● WHAT IS BEING ASKED:
Give again, word for word, every line below from the one that has "Piece of Memo" through the one that has "Hambúrguer vegano com", both included, and no others.

(Extracted data entries)
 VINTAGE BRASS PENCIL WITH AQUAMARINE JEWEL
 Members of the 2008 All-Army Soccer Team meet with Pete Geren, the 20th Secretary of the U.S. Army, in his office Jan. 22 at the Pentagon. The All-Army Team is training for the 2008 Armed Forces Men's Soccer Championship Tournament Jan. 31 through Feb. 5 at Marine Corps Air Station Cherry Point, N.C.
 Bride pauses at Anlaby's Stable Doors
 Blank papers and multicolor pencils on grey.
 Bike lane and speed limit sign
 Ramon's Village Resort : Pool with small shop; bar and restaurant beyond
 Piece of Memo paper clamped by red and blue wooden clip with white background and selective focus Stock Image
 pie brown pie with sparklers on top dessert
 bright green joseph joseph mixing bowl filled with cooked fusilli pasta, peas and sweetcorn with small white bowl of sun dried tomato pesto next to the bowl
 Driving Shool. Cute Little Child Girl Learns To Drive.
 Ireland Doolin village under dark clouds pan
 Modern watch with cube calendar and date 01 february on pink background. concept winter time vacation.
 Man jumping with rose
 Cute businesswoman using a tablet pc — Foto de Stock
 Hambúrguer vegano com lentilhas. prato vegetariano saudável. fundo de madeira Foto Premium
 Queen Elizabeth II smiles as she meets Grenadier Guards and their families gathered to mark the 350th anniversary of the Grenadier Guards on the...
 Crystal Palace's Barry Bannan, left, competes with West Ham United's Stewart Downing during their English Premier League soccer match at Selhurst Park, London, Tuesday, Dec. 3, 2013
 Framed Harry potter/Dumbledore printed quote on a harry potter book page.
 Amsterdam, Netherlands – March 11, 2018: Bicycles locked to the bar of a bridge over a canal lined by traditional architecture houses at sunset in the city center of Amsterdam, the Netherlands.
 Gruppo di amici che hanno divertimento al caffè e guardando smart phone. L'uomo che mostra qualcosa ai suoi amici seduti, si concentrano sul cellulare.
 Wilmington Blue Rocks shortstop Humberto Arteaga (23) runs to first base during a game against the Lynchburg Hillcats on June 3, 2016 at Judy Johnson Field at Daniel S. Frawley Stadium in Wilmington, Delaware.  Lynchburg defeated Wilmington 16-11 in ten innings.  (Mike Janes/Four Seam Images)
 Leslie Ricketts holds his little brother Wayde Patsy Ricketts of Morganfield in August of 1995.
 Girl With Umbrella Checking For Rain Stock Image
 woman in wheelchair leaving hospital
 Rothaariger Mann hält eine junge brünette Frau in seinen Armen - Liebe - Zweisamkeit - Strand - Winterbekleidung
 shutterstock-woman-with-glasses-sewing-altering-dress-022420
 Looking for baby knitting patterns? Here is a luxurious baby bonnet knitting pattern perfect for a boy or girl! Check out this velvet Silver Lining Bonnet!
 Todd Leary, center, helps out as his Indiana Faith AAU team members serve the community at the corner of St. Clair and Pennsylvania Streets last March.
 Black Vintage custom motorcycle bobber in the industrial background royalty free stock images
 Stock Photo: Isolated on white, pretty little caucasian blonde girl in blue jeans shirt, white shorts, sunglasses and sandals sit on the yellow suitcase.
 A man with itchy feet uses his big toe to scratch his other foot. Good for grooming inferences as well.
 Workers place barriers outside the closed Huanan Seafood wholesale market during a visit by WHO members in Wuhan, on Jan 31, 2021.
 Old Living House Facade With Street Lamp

● WORKED SOLUTION:
 Piece of Memo paper clamped by red and blue wooden clip with white background and selective focus Stock Image
 pie brown pie with sparklers on top dessert
 bright green joseph joseph mixing bowl filled with cooked fusilli pasta, peas and sweetcorn with small white bowl of sun dried tomato pesto next to the bowl
 Driving Shool. Cute Little Child Girl Learns To Drive.
 Ireland Doolin village under dark clouds pan
 Modern watch with cube calendar and date 01 february on pink background. concept winter time vacation.
 Man jumping with rose
 Cute businesswoman using a tablet pc — Foto de Stock
 Hambúrguer vegano com lentilhas. prato vegetariano saudável. fundo de madeira Foto Premium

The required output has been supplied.